Note: To protect the privacy of our members, e-mail addresses have been removed from the archived messages. As a result, some links may be broken.

Lesson Plans


Re: substitute teaching

[ Thread ][ Subject ][ Author ][ Date ]
Sidnie Miller (sidmill.us)
Sat, 17 Jan 1998 20:37:21 -0800 (PST)


Dear Lydia, congratulations! In my district subbing is a good way to get
your "foot in the door" so your impression in various schools and with
various administrators is really important. I know that subs don't
always get very clear and sufficient lesson plans, but it is important
to always do what they say--even if you think they're stupid. I don't
know what level or subjects you will sub so I assume any. Usually in
our district subs tend to specialize--try to work in certain schools
or certain grades or subjects. That way they get a reputation and
are dependable and are called a lot. Don't ever criticize the
teacher altho it may be clear to you that they are idiots. Grade the
papers and schmooze them. Write them a note telling first how much
you enjoyed subbing for them and you hope they're better--tell how
each class or subject progressed and who you had problems with. You're
right--it's better to not have to send kids to the office but sometimes
you have no choice. Elementary kids really like their teachers usually
and they hate to have an interloper. Jr.Hi kids try to take advantage
of subs as a matter of pride. My kids like subs who are nice to them
but control the class--ie aren't excessively strict and don't try to
set up a whole relationship with them. You could carry around a bag
of tricks in case the lessons aren't long enough--some ideas for
games, maybe astory to read to little kids etc. Wordsearches and
puzzles for older (altho they are sick to death of them) Find some
busywork things for emergencies. Good luck!
:::::
Short problem: Write out, word for word, the stretch of the message on substitute teaching from "Note: To protect" through "20:37:21 -0800 (PST)".

Spatial questions based on scenes:
:::::
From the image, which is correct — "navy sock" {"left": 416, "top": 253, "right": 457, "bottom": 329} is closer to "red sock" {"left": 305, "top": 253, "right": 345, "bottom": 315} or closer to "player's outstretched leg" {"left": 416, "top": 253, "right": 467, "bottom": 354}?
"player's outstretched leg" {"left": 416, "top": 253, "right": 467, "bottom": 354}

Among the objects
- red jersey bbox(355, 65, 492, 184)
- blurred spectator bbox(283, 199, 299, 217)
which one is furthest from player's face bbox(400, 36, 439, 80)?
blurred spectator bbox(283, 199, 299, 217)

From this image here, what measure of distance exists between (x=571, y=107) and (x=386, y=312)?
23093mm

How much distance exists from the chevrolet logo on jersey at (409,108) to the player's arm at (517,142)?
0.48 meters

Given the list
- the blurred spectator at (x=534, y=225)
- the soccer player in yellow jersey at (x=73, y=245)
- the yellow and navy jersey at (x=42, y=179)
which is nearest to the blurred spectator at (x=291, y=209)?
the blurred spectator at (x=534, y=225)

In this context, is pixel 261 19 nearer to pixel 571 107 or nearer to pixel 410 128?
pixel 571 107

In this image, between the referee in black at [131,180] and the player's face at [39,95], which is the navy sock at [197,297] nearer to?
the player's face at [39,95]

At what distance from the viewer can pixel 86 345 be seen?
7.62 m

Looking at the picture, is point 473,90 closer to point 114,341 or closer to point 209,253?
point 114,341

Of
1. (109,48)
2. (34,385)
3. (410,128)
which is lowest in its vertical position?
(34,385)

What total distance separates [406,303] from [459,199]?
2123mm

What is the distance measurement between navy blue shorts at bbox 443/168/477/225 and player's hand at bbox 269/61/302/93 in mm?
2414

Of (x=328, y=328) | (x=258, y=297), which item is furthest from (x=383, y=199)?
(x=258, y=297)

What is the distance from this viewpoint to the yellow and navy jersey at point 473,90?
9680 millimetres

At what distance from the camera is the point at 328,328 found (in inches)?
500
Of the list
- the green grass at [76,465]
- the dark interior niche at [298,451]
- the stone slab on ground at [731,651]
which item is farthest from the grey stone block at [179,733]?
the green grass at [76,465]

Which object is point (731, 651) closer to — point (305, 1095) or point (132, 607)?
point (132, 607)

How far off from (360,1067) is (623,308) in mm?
:::::
The result:
Note: To protect the privacy of our members, e-mail addresses have been removed from the archived messages. As a result, some links may be broken.

Lesson Plans


Re: substitute teaching

[ Thread ][ Subject ][ Author ][ Date ]
Sidnie Miller (sidmill.us)
Sat, 17 Jan 1998 20:37:21 -0800 (PST)